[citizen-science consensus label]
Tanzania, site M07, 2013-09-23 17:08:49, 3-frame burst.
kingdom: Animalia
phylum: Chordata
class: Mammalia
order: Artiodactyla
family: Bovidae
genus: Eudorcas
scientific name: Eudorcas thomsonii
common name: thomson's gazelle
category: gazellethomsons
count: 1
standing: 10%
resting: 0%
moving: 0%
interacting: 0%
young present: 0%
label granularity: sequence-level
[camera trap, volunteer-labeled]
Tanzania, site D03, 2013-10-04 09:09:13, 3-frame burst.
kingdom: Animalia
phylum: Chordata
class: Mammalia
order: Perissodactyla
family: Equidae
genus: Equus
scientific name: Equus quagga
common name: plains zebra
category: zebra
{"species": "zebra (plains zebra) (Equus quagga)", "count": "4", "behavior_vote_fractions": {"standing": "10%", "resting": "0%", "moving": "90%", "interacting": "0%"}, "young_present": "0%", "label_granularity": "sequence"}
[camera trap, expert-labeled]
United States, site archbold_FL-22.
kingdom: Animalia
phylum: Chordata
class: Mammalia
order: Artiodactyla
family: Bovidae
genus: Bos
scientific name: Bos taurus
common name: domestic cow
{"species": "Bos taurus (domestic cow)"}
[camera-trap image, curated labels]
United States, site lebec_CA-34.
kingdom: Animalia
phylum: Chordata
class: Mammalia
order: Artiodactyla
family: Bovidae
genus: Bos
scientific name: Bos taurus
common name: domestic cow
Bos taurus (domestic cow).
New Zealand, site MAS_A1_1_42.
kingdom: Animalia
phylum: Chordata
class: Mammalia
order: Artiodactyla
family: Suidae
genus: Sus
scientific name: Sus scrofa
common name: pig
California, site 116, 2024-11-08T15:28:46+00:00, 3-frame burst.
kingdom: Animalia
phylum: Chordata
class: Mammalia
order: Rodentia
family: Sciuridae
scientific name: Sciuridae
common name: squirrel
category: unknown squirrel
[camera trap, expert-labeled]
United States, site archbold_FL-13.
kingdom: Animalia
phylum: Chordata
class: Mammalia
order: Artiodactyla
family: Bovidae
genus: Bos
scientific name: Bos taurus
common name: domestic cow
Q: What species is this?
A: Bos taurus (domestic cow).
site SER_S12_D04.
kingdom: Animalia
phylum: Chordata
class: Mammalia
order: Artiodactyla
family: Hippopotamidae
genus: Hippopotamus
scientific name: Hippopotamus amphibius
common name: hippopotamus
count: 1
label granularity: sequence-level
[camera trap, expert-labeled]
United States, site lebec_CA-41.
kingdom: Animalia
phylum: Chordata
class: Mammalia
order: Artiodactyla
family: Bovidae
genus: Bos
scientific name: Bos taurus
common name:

- - -

(Problem):
If a line of the entries above holds "burst", count it, then report the total alone.

(Problem solution):
3